We usually talk about HTTP request smuggling, but that’s not the only place data can get smuggled. [Grimminck] introduces JSON Smuggling, calling it “a far-fetched intrusion detection evasion technique”. The central concept here is that the JSON spec states that “Insignificant whitespace is allowed before or after any of the six structural characters.” That’s a space, tab, line feed, and carriage return. That’s an alphabet of four different characters to encode data, where no one would think to look. I don’t know that this exact technique is going to revolutionize the world of cybersecurity, but it’s the sort of out-of-the-box thinking that’s always interesting to take a look at.

Bits and Bytes

The explosion in popularity in Large Language Models (LLMs) has brought some clever not-quite-breaches, like convincing the LLM that it’s Dan, or a Linux command line.
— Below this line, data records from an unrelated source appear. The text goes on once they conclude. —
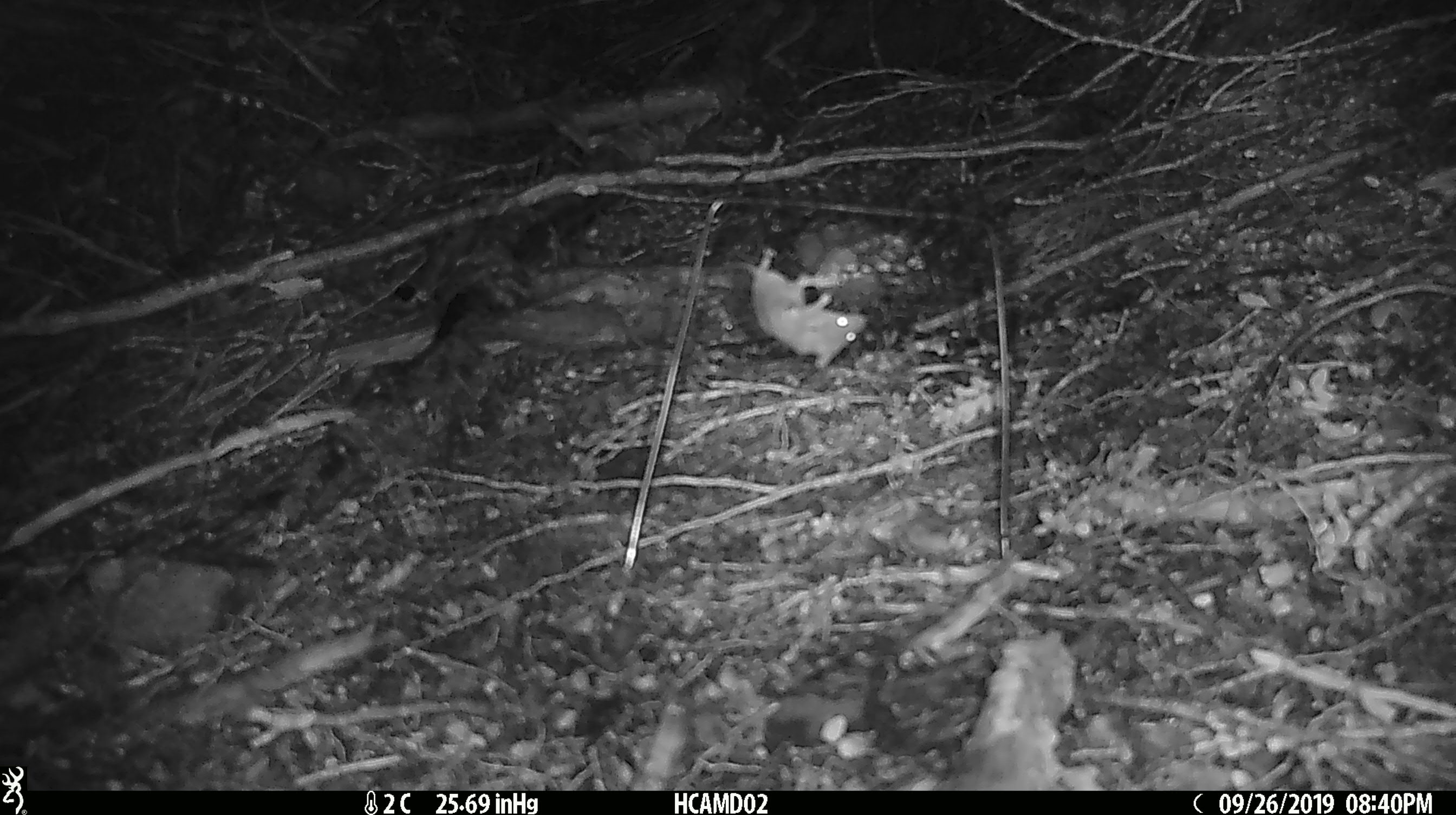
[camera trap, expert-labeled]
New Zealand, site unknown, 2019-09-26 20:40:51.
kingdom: Animalia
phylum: Chordata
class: Mammalia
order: Rodentia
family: Muridae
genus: Mus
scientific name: Mus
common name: mouse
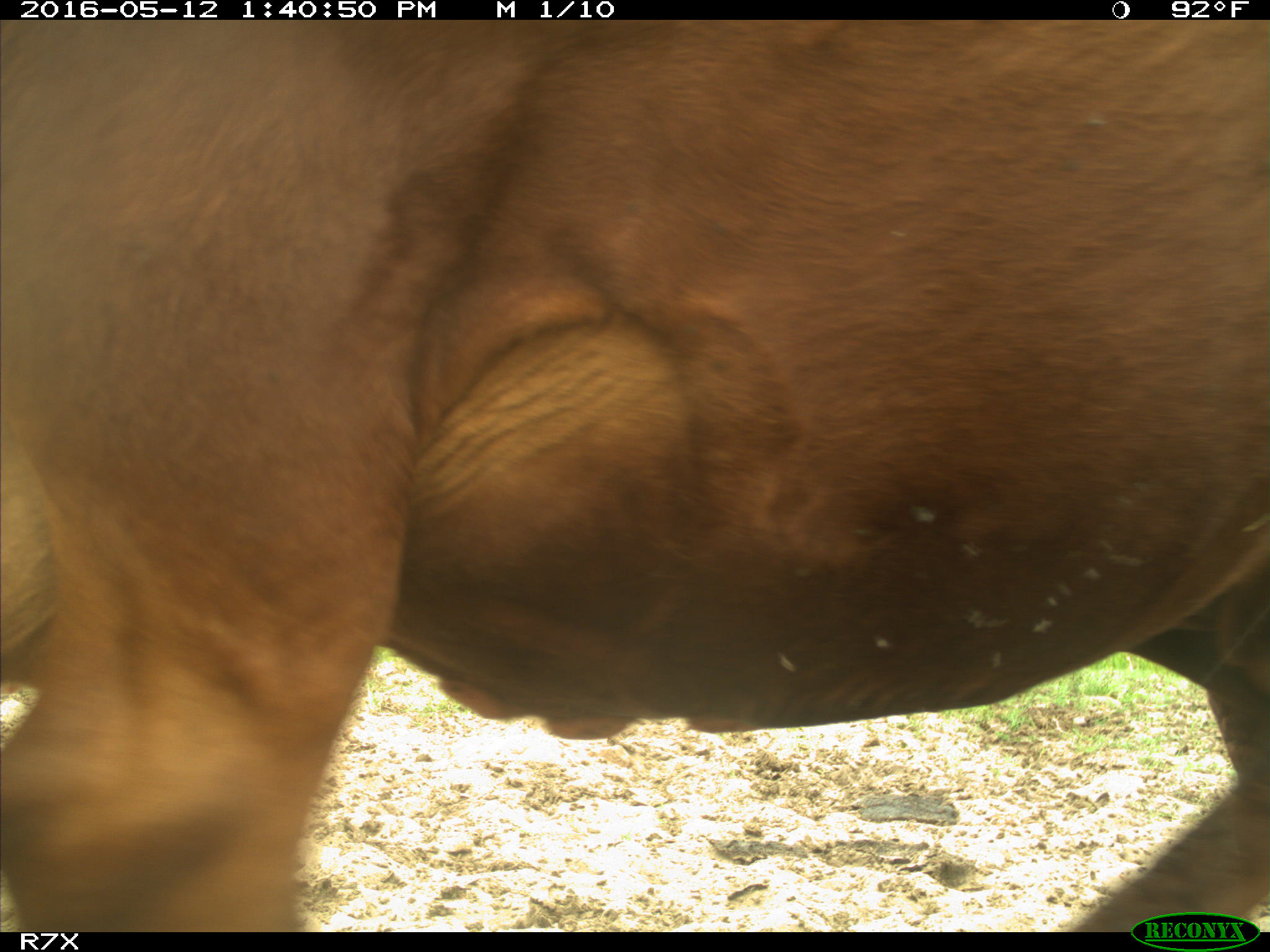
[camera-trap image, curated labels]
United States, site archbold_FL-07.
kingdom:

These pseudo jailbreaks are amusing and maybe useful, but it’s worth keeping in mind that LLMs are new web services, and it’s likely there are the same old security problems to be found. Like this one, where way too much data was getting cached. That cache lives behind a CDN, and there was a URL parsing confusion issue at play. Put simply, trick a ChatGPT user into visiting a malicious link, and their authentication token gets cached by the CDN, easily accessed by the attacker.

There have been serious vulnerabilities fixed in Jetbrains TeamCity, in the SonicSall SonicOS, and Fortiguard’s FortiOS and FortiProxy products. The FortiGuard issue is a remote unauthenticated code execution, while the other two are unauthenticated access and account takeover problems. All three are hair-on-fire issues, and need to get addressed right away. Not content with being the most severe, FortiGuard also reports that this is being exploited in the wild.

And finally, let’s talk about a different sort of bounty. The US Department of State has put a bounty of ten million dollars on the head of Hive ransomware leaders, and a mere five million dollars for information on anyone else involved in the group’s activities. Ransomware pays, but not that well.